EXTRACT PROVIDED:
§
The students in my Social Media Strategy class are required to create a blog and post on it at least four times during the semester. I’m always amazed at their interests and how they want to present themselves. Last semester, one student began a blog about, of all things, letter writing!
A woman after my own heart.
I have long been a fan of letters — pretty stationery, matching envelopes, a return address, an address, a colorful stamp. In my junior-high days, I even had a kit where I could melt a little bit of wax on the back of the envelope and press it with a brass monogram to create a seal (so very royal of me, I know). Letters were how I stayed in touch, how I let people know I was remembering them. And I wanted to do that. It was important to me.
As a college student in the 1970s, seeing that diagonal line of a leaning envelope through the window of my college mailbox meant — YAY! — mail! It meant a card from a high school friend, an update from my parents or grandparents or numerous aunts and cousins. Once in a while I received thick updates from my high school friends. They usually wrote on notebook paper, pages and pages (I recall one 17-page tome), front and back, numbered pages, with their familiar handwriting. They were the friends who had scattered to the winds after high school in Bonn, Germany. Some came back to the States, others stayed on in Germany or elsewhere in Europe, or if they were ambassadors’ kids they often went back to their home country for college. We missed one another and were hungry for news. We’d been deep in one another’s lives for years — formative years — and we cared about where life was taking us in our various corners of the world.
Later, after college, by far the BEST mail was another thick envelope, a round-robin letter. Two sets of my college friends started these letters to keep us in touch. Instead of writing separate letters to the other three in a group, we could write one letter, pop it in an envelope, and send it to the next person on the list. Then each person put in a letter.
§
DATASET EXTRACT:
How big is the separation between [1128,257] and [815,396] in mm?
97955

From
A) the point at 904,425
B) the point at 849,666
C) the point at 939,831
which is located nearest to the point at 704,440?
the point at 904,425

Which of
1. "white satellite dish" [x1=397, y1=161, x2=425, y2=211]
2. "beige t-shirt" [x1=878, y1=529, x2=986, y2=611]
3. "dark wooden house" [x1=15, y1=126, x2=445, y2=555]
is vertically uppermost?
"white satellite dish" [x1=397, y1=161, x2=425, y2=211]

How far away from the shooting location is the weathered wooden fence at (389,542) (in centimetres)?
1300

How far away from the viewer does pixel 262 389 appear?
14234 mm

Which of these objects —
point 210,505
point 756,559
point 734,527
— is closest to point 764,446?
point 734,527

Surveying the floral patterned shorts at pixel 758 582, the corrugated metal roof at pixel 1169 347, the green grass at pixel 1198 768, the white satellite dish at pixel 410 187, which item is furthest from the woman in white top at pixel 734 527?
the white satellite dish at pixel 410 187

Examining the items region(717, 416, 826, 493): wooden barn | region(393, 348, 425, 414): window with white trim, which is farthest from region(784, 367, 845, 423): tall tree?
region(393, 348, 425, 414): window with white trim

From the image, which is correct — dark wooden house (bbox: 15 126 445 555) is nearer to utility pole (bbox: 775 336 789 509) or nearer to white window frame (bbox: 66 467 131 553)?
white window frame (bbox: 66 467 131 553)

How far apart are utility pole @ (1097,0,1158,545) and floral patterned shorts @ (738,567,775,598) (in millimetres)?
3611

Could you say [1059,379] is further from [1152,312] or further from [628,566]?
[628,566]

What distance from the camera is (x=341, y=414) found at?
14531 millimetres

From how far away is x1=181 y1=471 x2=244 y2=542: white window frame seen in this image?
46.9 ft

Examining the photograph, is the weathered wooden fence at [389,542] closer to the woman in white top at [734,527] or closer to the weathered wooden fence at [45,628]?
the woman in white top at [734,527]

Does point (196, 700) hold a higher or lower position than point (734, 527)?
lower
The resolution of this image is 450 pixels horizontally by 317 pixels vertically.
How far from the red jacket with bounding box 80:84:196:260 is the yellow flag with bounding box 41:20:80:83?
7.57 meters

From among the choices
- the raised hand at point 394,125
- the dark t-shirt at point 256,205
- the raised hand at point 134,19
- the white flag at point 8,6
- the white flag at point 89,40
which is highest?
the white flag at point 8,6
§
PROBLEM STATEMENT: Continue the essay on letter writing from its last sentence, keeping its personal, reflective voice.

ANSWER FOR THE TASK:
When the round-robin envelope came back, I sat for an entire evening reading three thick letters overflowing with news from my dearest friends. Then I pulled out my old letter, re-read it, and wrote a new one with news picking up from where the last one left off. I added my new letter to theirs and sent the whole batch on. Sometimes it took a few months for the envelope to arrive back. Sometimes photos were included — an engagement ring, a wedding, a new baby. We hugged one another from afar, again caring about lives who had become so much a part of our own.
Then along came email and Facebook and our letters went out of style. With a click we could upload pictures. We could follow one another’s lives. We could email and copy everyone else and not have to wait for months.
As nice as that is, I miss those thick letters. Probably for the same reason that I love books over e-books, I love letters over e-mail.
But if it means communication, I’m happy for anything.
Yet there IS something about a letter. As it says in this post from The Pen Company, “8 reasons to send snail mail today,” sending a letter shows you care, it’s “on a whole other level.”
I am a sucker for stationery and note cards. I try to send handwritten thank-yous at least. But I’d like to get back to taking the time to connect with the people who matter most to me. The ones who shaped my life in one way or another.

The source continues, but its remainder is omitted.